But the army later said it had distributed leaflets northeast of the river at villages where Hezbollah was active; the leaflets told people to leave, suggesting that the new offensive could take Israeli soldiers even deeper into Lebanon.
The Israelis want to keep Hezbollah off the border so their patrols and civilians along the fence are not in danger of attack, such as the July 12 raid in which guerrillas killed three soldiers and seized two others. The army also hopes to push Hezbollah far enough north so that most of the guerrillas' rockets cannot reach the Jewish state.
Despite mounting civilian deaths, President Bush held fast to support for Israel and was pressing for a U.N. resolution linking a cease-fire with a broader plan for peace in the Middle East. Staking out a different approach, European Union foreign ministers called for an “immediate cessation of hostilities” followed by efforts to agree on a sustainable cease-fire.
Israeli Prime Minister Ehud Olmert said it was not in Israel's interest to agree to an immediate cease-fire because every day of fighting weakens the guerrillas.
“Every additional day is a day that drains the strength of this cruel enemy,” he said. “Every extra day is a day in which the (army) reduces their capability, contains their firing ability and their ability to hit in the future.”
Until the arrival of an international force, Israel hopes to create a temporary buffer zone in a region that it occupied for 18 years until 2000. It is not yet clear that an international force will be formed, but the intention would be to bolster the Lebanese military's ability to control southern reaches of the country where Hezbollah has been launching its rocket attacks on Israel.

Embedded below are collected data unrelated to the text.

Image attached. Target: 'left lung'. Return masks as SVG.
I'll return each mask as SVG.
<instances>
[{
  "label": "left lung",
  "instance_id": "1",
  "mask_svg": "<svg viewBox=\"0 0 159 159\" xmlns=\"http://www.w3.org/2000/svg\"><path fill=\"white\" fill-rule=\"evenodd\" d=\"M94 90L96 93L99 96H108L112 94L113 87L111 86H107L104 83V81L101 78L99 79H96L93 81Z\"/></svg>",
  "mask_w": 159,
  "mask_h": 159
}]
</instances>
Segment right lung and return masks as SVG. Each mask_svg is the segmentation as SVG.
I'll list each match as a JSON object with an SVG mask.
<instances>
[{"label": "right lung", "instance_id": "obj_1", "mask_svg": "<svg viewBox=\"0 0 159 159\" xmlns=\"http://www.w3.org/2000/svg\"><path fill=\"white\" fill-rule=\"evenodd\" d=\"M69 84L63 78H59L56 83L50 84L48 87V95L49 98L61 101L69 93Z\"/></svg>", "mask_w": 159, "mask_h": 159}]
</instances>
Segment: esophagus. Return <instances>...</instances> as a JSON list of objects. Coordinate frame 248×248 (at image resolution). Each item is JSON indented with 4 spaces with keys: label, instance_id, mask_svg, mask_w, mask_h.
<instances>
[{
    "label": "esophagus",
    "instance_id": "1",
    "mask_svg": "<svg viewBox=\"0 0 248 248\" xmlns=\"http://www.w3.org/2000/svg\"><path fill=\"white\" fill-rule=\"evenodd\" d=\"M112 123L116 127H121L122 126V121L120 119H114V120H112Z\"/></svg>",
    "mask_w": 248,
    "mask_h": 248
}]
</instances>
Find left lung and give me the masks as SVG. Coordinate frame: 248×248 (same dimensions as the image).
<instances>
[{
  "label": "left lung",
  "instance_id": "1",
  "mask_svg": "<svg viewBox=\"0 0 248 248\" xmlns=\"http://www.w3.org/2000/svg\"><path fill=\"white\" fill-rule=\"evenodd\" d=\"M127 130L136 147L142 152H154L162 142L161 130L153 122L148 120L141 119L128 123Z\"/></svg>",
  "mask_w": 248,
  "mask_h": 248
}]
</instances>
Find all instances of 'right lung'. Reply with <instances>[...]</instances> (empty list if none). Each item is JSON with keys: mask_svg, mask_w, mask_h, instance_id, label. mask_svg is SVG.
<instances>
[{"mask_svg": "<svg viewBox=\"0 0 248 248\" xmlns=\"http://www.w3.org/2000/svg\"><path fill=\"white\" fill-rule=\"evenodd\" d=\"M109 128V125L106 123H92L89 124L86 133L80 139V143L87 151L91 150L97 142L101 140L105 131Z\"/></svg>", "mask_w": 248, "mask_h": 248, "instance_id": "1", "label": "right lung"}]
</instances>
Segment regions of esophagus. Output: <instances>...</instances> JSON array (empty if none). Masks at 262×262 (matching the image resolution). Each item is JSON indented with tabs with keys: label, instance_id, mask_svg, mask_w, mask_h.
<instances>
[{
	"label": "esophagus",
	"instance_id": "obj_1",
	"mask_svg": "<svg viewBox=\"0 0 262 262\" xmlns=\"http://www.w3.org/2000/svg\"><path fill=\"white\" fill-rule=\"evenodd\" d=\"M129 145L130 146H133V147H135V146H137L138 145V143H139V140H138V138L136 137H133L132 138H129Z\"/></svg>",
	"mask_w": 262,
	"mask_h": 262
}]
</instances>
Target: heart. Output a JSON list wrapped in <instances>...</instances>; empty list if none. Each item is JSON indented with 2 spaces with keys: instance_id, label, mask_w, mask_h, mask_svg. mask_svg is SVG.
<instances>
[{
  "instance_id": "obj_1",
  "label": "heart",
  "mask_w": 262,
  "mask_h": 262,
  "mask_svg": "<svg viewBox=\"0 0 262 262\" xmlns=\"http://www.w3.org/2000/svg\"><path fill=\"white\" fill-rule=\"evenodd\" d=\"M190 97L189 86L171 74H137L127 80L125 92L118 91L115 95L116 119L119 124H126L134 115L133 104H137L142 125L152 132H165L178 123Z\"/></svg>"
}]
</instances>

Israel resumed sporadic airstrikes — hitting Hezbollah strongholds and supply lines from one end of Lebanon to the other — despite a pledge to suspend such attacks for another day in response to world outrage over the killing of 56 Lebanese in a weekend bombing.
Hezbollah fired just 10 rockets across the border Tuesday, well below an average of about 100 a day since the fighting began 21 days ago, Israel said.

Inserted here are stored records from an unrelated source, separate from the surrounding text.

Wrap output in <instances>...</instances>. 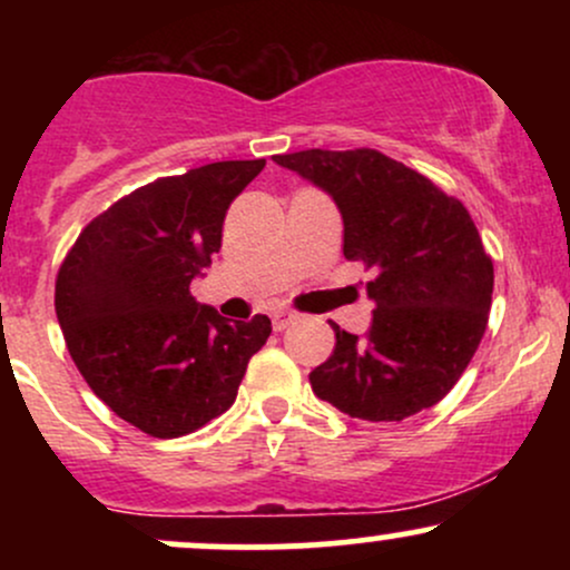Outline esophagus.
<instances>
[{"mask_svg":"<svg viewBox=\"0 0 570 570\" xmlns=\"http://www.w3.org/2000/svg\"><path fill=\"white\" fill-rule=\"evenodd\" d=\"M297 322V313L292 311H284V307H278V311H273V330H286V326Z\"/></svg>","mask_w":570,"mask_h":570,"instance_id":"1","label":"esophagus"}]
</instances>
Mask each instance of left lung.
<instances>
[{"label":"left lung","mask_w":570,"mask_h":570,"mask_svg":"<svg viewBox=\"0 0 570 570\" xmlns=\"http://www.w3.org/2000/svg\"><path fill=\"white\" fill-rule=\"evenodd\" d=\"M273 160L335 200L345 259L377 273L367 335L332 324L337 343L311 372L313 394L375 423L434 407L472 362L493 294V263L463 203L375 149Z\"/></svg>","instance_id":"1"}]
</instances>
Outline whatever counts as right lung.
<instances>
[{"label":"right lung","instance_id":"obj_1","mask_svg":"<svg viewBox=\"0 0 570 570\" xmlns=\"http://www.w3.org/2000/svg\"><path fill=\"white\" fill-rule=\"evenodd\" d=\"M263 168L222 160L139 187L85 227L58 271L56 316L77 370L144 434L171 440L222 415L271 337L267 316L230 322L189 294Z\"/></svg>","mask_w":570,"mask_h":570}]
</instances>
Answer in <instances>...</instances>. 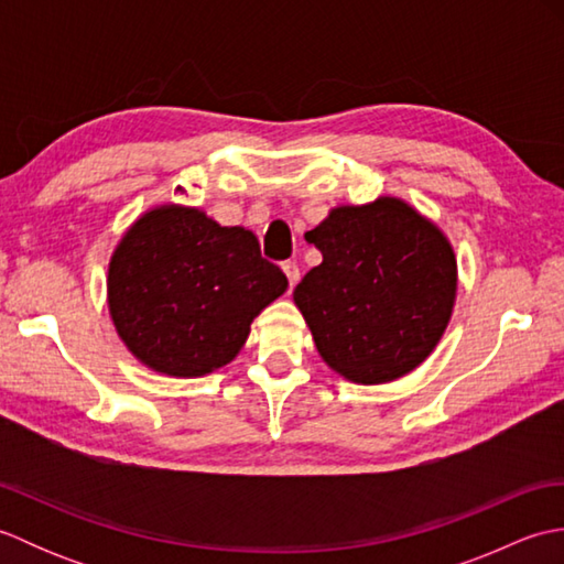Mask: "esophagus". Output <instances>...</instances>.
Masks as SVG:
<instances>
[{"mask_svg":"<svg viewBox=\"0 0 564 564\" xmlns=\"http://www.w3.org/2000/svg\"><path fill=\"white\" fill-rule=\"evenodd\" d=\"M281 269H283L285 275H289V283H291V289H293V285L301 281V269H297V263L295 261H283Z\"/></svg>","mask_w":564,"mask_h":564,"instance_id":"1","label":"esophagus"}]
</instances>
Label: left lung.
I'll return each instance as SVG.
<instances>
[{
  "label": "left lung",
  "instance_id": "8db88e82",
  "mask_svg": "<svg viewBox=\"0 0 564 564\" xmlns=\"http://www.w3.org/2000/svg\"><path fill=\"white\" fill-rule=\"evenodd\" d=\"M322 263L295 285L317 351L361 386L422 366L453 315L458 263L436 223L394 196L337 206L305 232Z\"/></svg>",
  "mask_w": 564,
  "mask_h": 564
}]
</instances>
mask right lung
<instances>
[{"instance_id":"obj_1","label":"right lung","mask_w":564,"mask_h":564,"mask_svg":"<svg viewBox=\"0 0 564 564\" xmlns=\"http://www.w3.org/2000/svg\"><path fill=\"white\" fill-rule=\"evenodd\" d=\"M289 289L245 227L164 203L128 227L109 261V313L142 366L200 378L242 351L251 322Z\"/></svg>"}]
</instances>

But the ground battles were intense.
At nightfall Tuesday, Israeli troops were fighting Hezbollah at several points along the common border. Reporters and Arab television reported especially heavy fighting and Israeli artillery bombardment at the village of Aita al-Shaab.
The Israeli army said that three Israeli soldiers died and 25 were slightly wounded by small arms fire and anti-tank rockets in Aita al-Shaab.

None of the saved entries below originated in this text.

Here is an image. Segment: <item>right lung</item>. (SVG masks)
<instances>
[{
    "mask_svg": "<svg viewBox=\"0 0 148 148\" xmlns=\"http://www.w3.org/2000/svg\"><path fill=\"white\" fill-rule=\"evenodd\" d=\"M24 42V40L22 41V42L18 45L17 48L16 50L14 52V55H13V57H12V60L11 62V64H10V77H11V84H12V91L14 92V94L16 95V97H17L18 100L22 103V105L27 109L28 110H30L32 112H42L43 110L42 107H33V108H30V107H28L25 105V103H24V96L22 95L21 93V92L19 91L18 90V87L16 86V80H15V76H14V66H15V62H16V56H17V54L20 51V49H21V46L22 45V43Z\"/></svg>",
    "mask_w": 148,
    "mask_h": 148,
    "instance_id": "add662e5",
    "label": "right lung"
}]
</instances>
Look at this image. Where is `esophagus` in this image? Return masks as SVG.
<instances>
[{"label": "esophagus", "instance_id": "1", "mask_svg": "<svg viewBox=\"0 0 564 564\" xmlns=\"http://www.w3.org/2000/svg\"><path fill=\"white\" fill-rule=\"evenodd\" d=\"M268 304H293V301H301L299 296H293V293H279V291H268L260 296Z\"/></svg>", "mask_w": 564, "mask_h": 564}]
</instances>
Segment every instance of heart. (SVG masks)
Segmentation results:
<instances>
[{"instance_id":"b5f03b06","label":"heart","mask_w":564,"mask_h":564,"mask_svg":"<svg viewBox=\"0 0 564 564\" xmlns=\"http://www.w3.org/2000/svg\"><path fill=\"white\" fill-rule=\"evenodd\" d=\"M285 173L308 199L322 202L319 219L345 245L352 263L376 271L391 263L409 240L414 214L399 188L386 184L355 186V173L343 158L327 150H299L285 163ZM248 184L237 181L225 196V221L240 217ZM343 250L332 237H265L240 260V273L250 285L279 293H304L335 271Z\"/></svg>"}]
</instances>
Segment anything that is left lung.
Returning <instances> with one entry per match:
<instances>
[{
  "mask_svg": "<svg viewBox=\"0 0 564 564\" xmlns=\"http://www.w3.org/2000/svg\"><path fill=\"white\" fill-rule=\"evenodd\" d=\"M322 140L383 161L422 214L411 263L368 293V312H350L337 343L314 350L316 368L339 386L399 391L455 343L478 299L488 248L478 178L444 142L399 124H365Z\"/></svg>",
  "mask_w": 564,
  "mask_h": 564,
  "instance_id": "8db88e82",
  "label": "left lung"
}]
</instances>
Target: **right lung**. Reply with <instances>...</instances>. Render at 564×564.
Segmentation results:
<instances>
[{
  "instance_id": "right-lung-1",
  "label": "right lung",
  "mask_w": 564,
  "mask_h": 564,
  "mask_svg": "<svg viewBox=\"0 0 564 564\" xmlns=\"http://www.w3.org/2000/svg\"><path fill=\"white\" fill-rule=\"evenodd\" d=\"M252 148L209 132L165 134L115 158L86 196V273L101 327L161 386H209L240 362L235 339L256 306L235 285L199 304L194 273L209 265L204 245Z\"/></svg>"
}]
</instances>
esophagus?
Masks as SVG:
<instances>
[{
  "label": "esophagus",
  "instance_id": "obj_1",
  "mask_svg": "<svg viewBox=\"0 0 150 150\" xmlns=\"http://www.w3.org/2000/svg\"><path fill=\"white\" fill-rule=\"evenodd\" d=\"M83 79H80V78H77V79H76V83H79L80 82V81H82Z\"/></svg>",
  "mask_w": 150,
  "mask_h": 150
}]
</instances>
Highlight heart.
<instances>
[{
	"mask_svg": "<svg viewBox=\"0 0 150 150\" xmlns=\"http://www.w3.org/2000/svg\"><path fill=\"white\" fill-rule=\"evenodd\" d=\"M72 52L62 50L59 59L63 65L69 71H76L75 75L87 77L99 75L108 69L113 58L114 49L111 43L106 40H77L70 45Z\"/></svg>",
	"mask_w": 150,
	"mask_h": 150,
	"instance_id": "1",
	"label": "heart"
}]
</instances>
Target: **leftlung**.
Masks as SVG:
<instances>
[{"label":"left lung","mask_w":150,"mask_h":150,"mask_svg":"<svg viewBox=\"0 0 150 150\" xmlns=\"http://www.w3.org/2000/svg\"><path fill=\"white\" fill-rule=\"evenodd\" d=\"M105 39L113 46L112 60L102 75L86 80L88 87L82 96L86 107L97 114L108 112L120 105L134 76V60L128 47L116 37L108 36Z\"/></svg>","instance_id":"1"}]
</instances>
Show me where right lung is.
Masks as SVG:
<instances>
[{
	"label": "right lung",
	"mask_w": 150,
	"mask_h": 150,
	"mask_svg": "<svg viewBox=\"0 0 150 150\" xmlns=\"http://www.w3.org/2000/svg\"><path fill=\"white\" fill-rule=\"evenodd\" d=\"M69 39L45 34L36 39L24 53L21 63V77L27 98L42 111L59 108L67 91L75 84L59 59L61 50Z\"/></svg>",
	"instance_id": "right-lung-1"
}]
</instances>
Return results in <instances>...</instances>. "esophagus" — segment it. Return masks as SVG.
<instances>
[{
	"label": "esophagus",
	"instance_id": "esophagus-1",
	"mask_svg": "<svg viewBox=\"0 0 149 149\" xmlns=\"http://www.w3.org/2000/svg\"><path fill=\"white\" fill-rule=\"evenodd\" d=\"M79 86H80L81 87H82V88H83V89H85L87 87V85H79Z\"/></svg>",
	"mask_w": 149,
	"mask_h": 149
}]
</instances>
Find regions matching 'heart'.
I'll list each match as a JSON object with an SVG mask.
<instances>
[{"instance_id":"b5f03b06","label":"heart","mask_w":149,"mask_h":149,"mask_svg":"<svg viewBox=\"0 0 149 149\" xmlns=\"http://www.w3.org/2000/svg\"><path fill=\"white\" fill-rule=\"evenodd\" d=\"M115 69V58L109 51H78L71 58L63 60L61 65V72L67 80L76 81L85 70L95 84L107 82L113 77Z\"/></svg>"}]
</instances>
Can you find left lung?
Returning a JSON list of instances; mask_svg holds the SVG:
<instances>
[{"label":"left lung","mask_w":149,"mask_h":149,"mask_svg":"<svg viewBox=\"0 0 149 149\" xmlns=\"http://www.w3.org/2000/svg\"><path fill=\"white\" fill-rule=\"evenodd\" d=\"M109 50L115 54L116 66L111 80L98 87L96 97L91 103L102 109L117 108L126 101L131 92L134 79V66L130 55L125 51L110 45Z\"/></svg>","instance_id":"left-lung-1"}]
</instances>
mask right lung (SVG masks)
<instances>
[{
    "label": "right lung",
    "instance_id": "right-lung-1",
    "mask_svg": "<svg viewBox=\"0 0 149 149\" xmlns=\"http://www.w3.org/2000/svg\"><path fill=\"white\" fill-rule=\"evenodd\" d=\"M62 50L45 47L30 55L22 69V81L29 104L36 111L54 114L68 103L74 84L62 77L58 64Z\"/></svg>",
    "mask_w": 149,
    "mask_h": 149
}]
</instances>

Israeli Cabinet Minister Haim Ramon said the fighting to date had killed about 300 of Hezbollah's main force of 2,000 fighters, which does not include its less-well trained reserves. “That's a very hard blow,” he said.
Hezbollah has said only 46 of its fighters were killed. Four were lost in battles with Israeli ground troops in Adaisse and Taibeh, near the Christian town of Marjayoun, about five miles from the border with Israel, Hezbollah said.
Israeli jet fighters also struck deep inside Lebanese territory, hitting Hermel, 75 miles north of the Israeli border in the Bekaa Valley. Warplanes fired at least five air-to-surface missiles on the edge of the town, targeting a road linking eastern Lebanon to western regions and the coastline.
In the west, Israeli warships fired artillery into the villages of Mansouri, Shamaa and Teir Harfan around the port city of Tyre. No casualties were reported.
Another strike at an area near the Syrian border, about six miles north of Hermel, targeted the Qaa-Homs road, one of four official crossing points between Lebanon and Syria. Two of the four border crossings are now closed because of damage, and repeated airstrikes have made the main Beirut-Damascus highway impassable.
The deaths of 56 Lebanese in the devastating weekend strike in Qana focused attention on civilian casualties.
Three more civilians were killed and three seriously wounded when Israeli warplanes hit a house in the southern Lebanese town of Lweizeh, Lebanese security officials said Tuesday.
Also, the Lebanese Red Cross said the bodies of 12 civilians were retrieved from the rubble of buildings destroyed in airstrikes on four villages in southern Lebanon and many more were believed still buried. It was not clear when the victims were killed.
At least 532 Lebanese have been killed, including 461 civilians and 25 Lebanese soldiers and at least 46 Hezbollah guerrillas. The health minister says the toll could be as high as 750, including those still buried in rubble or missing. Fifty-four Israelis have died — 36 soldiers as well as 18 civilians killed in Hezbollah rocket attacks.
But human lives are not the only casualties of this war. The United Nations warned Tuesday that the longer a spill of 110,000 barrels of oil is not cleaned up from Lebanon's coast, the more severe the environmental impact will be. The oil spilled two weeks ago after Israeli warplanes hit a coastal power plant.